Сейчас она спросит: с какого времени? — и он ответит: «С четвертого мая одна тысяча девятьсот сорок седьмого года». Сто против десяти, что анютины глазки округлятся в два черных подсолнуха. «Не ожидали, что я такой старый?» — «То есть?» — «А то, что я назвал вам дату своего рождения». — «Ваш отец умер в день вашего рождения?» — изумится она. «Не-ет, — помотаешь ты своей плешивеющей головой. — Он, увы, умереть не может». Она прикусит губу, хотя это таит угрозу ее белоснежной, с рюшами (наверняка «неуставными») блузке под форменным голубым жакетом: сок от надкуса брызнет прямо на блузу: гладиолусно-алое на белом. Наконец-то опустит глаза, подумает мгновение, снова поднимет их и скажет с шутливой обидой: «Вы не просто старый. Вы хуже. Вы — старый шутник».
Именно! Старый шутник вы, Сергей Никитич, о чем я и толкую неоднократно. И еще хуже, она и не подозревает, насколько, в какой степени хуже. Старый развратник. Чего уж там, сатир. Называй вещи своими, современными именами. Сатир… Сын своего отца — вот кто ты.
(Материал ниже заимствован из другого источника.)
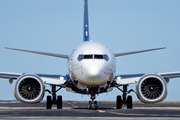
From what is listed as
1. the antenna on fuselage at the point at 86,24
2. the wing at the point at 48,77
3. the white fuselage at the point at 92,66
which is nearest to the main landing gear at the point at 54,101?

И ты расскажешь ей о жанре публицистики, который дается тебе труднее всех. О составлении автобиографии.
29
«Заполните листок автобиографии» — знали бы кадровики, между делом бросающие эту дежурную фразу, на что его обрекают. Чем искушают. В своей жизни он уже написал немало автобиографий. Надо сказать, чем старше становится, тем короче делаются автобиографии. Словно это уже и не биография прошлого, а биография будущего. Абрис будущего, его сжатый генетический код. А будущее потихоньку убывает и убывает. Ограничение, отжимание — прессом — будущего. Скажем, ему уже никогда не быть командиром многопушечного крейсера. А ведь мечталось! Поступление в среднюю школу (с непременным указанием ее номера), прием в ряды, именно в р я д ы юных пионеров, а потом еще и комсомола и другие столь же замечательные факты и даты, несомненно, достойные увековечивания в памяти если не всего человечества, то хотя бы одной его единицы, представленной самим автобиографом, уже не украшают эти повествования… А что осталось? В 1973 году пришел в Газету, где и работаю по н/в. Н/в — вот она, хромосома будущего! И какими понятными, нашенскими буквами, не какой-нибудь дохлой латынью, выражена! Чудо простоты. Н/в. Настоящее время. Никакое оно не настоящее — самое неприкрытое, беззастенчивое будущее. Не заметишь, как переходит в будущее. И в две тысячи таком-то году, ежели будем живы, на месте этой завязи из двух букв и одной, и то косой, палочки появится, разовьется, вызреет: «откуда и вышел на пенсию». Это когда он будет писать последнюю автобиографию — устраиваясь по блату ночным сторожем на плодоовощную базу.
Конспект будущего.
Мальчишкой, когда писал автобиографии, отца вообще не упоминал. Родился тогда-то, мать такая-то, колхозница, умерла тогда-то. А об отце ни слова. Продукт непорочного зачатия. Ему поначалу, по малости лет, и в голову не приходило, что надо писать и об отце. Тем паче об отце, которого в глаза не видел. Привык обходиться без него и в жизни, не то что в бумажках. Потом сказали, что так не годится, что автобиография должна содержать и сведения об отце. «А у меня нет сведений» — вспыхнул. «А ты так и пиши, — подсказали ему, — отца не знаю».
И взятки, мол, гладки. Не знаю, не видел, в ногах не стоял.
Первое время так и писал: отца не знаю. Что-то постыдное было в этой фразе. Старательно выводя ее — автобиографии в юности пишутся в основном по торжественным поводам, — всякий раз словно совершал по отношению к матери мелкое предательство. Из ее сына сразу превращался в постороннего, осуждающего мать обывателя. Бросал ее, как бросил когда-то и его отец. Перебегал на другую сторону. И судил ее вместе с другими, чужими, как маленький резонер, — как будто мало суда изведала, испила она при жизни. Его палец, пальчик — мальчик с пальчик тоже ведь произошел неизвестно как, сомнительным путем — был нацелен с д р у г о й стороны ей вслед. Сергей понял это довольно скоро. По ухмылкам тех, кто читал его автобиографии, — на этой строке задерживаясь долее всего и бросая в этом месте на него насмешливый взгляд.